Peace Run inspires kindness, connection locally

Peace Run inspires kindness, connection locally

Deirdre Bird, of Lincoln, hoists a torch while addressing a group of local runners who participated in this year’s Sri Chinmoy Peace Run. The runners met on the Sri Chinmoy Peace Bridge that runs over the Blackstone River in Pawtucket. (Breeze photo by Nicole Dotzenrod)

PAWTUCKET – There’s nothing quite as empowering as running with a torch held out before you, but Brian Mulligan, of Providence, said it’s not the torch that energizes him to run mile after mile, but the positive energy coming from his fellow runners that encourages him to keep going.

Mulligan was among a small group of local runners, including Cumberland Mayor Jeff Mutter, who participated in an altered version of the Sri Chinmoy Oneness Home Peace Run this year.

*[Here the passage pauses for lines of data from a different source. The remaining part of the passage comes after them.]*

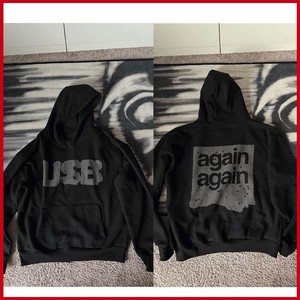 Fred Again Hoodie | eBay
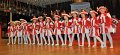 Sitzung 2016 _0098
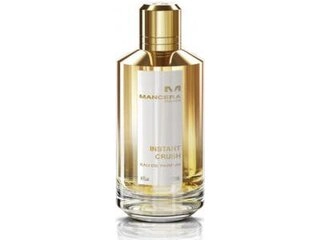 Парфюмерная вода Mancera Instant Crush 120мл 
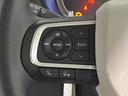 衝突警報機能　衝突回避支援ブレーキ　オートハイビーム　ＬＥＤオートライト・フォグランプ　電動パーキングブレーキ　プッシュボタンスタート　バックカメラ　両側パワースライドドア　オート電動格納式ドアミラー（広島県）の中古車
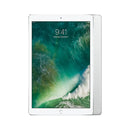 iPad Pro 12.9" 2nd Gen Cellular (Brand New) Apple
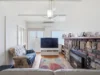 34 Charles Street, Orford, Tas 7190-Image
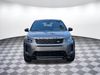 LAND ROVER Discovery Sport Landmark Edition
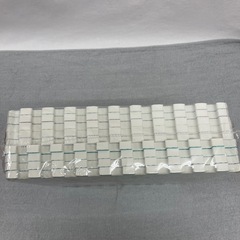 【ディズニー】ジョイントマット ９ピースセット　リトルマーメイドの画像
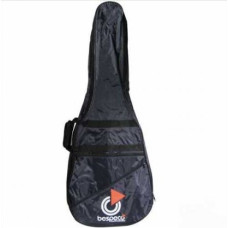 Чохол для акустичної гітари Bespeco BAG60AG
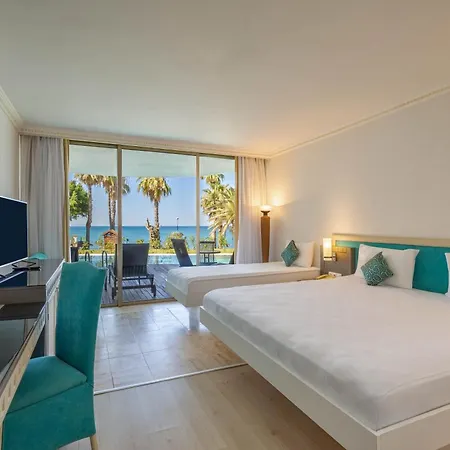 Sunrise Queen Luxury Hotel-2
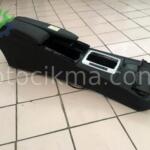 Mercedes C180 W204 kol dayama hatasız orjinal çıkma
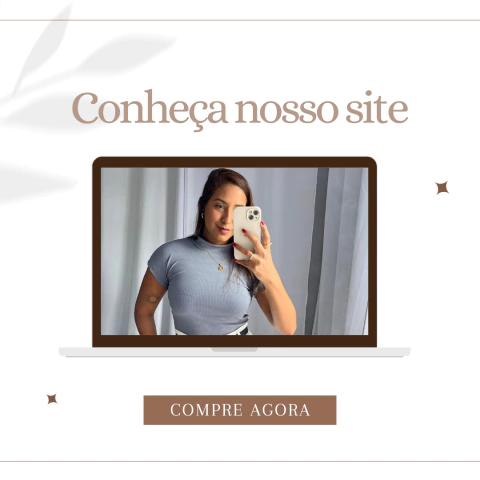 Imagem do banner rotativo Loja Basic Vibe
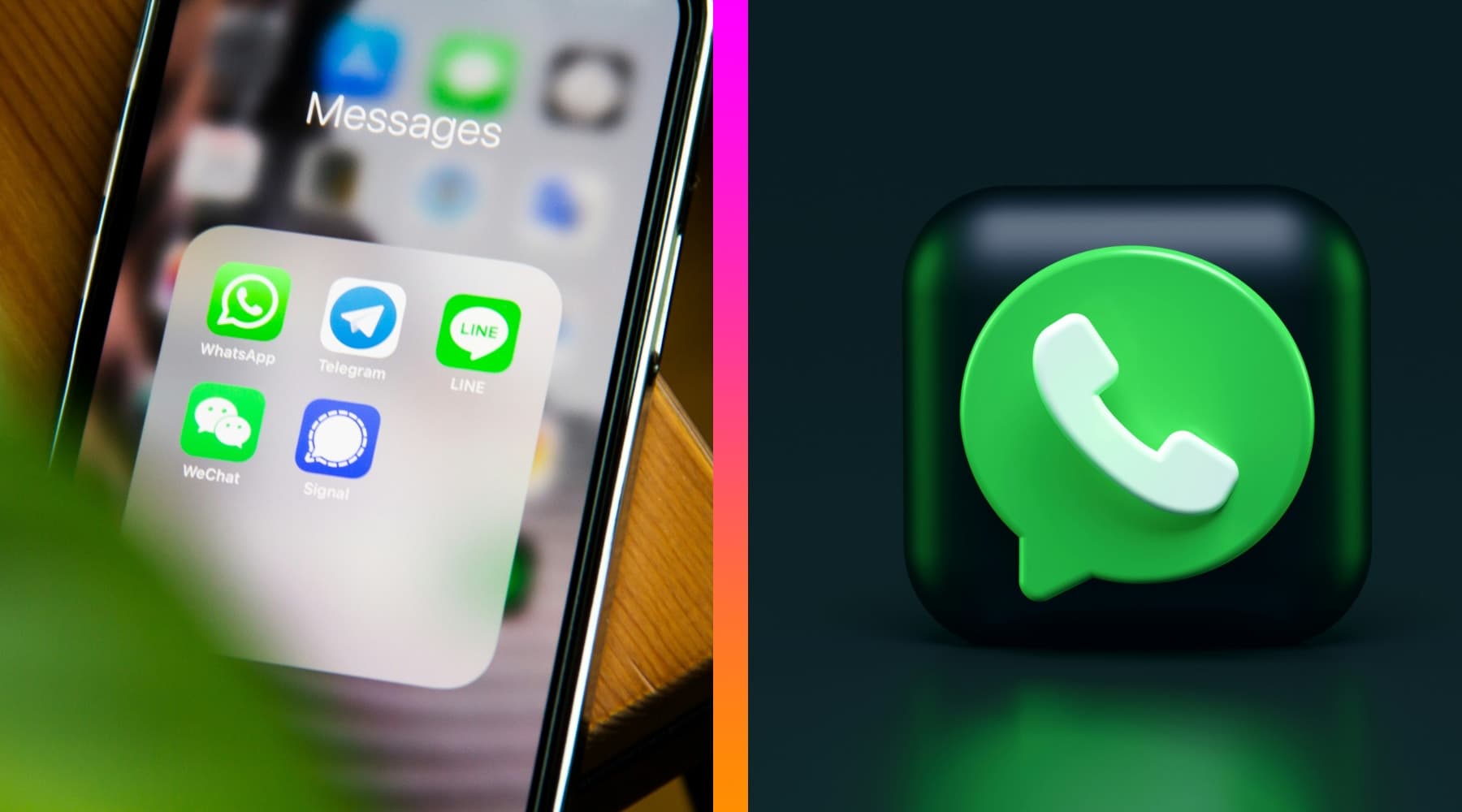 WhatsApp: Platená verzia bez reklám prichádza v roku 2026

The global torch relay was founded in 1987 to spread Chinmoy’s message that “world peace begins within the heart of each of us,” a message this year’s participants said is gravely needed.

The event is typically held every two years, relay style, with participants passing the flaming torch from hand to hand and community to community. This year, due to the coronavirus, small groups of runners from around the world have organized more condensed events, and individual runners have dedicated their miles to the Peace Run.

“All peace-loving people and those who want to spread more harmony and kindness in the world,” said Sharika Maria Xavier, of Pawtucket, who organized the event locally.

Standing on Pawtucket’s Main Street bridge overlooking the falls near Slater Mill last Thursday, international Peace Run advocate Harita Davies spoke about the significance of the run, especially during such turbulent times worldwide. The bridge is one of several Sri Chinmoy Peace Bridges, including the historic Broad Street arch bridge in Cumberland and Central Falls.

Davies, a New Yorker originally from New Zealand, said participating in the Peace Run helps her remember that “if we start with finding peace within ourselves and then share that pace with the community, we can take responsibility for making the world a better place.”

“Peace is not out of reach when we start with ourselves. As individuals, we can make a difference instead of being at the mercy of world leaders,” she said.

Davies said the run has introduced her to “amazing people every day who are doing so much good for their communities, connecting people and bringing them together.”

She said more than 100 runners from around the world participated this year, dedicating miles to the Peace Run. In all, she said the event usually covers about 10,000 miles, but this year covered about 20,000.

“We had people in 20 countries continuously dedicating their miles to the run and sharing their messages of hope and peace,” she said.

Deirdre Bird, of Lincoln, said she and Mulligan have participated in the run every other year for more than a decade.

“I really enjoy the energy that comes from carrying the torch. You can keep going and going, running across the state as we’ve done before,” she said. Her participation in the run, she said, helps remind her that “when we feel better about ourselves, we feel better about the world around us.”

Mutter, who ran from Cumberland to Pawtucket for the dedication ceremony, said when researching the Peace Run, he realized that the event has both an athletic component and a spiritual one.

“We’re advocating for peace globally, but the only way to do that is to have that inner peace within ourselves first, and to be more tolerant, empathetic and understanding of the things happening to all of us,” he said.

Carlos Lopez Estrada, Pawtucket Mayor Donald Grebien’s deputy director of administration, welcomed the runners to Pawtucket and said an event that promotes peace and understanding is “something we need a lot more of in this world.”

“The Peace Run highlights the need for understanding and dialogue, and finding peaceful ways to deal with situations in our cities and towns,” he said.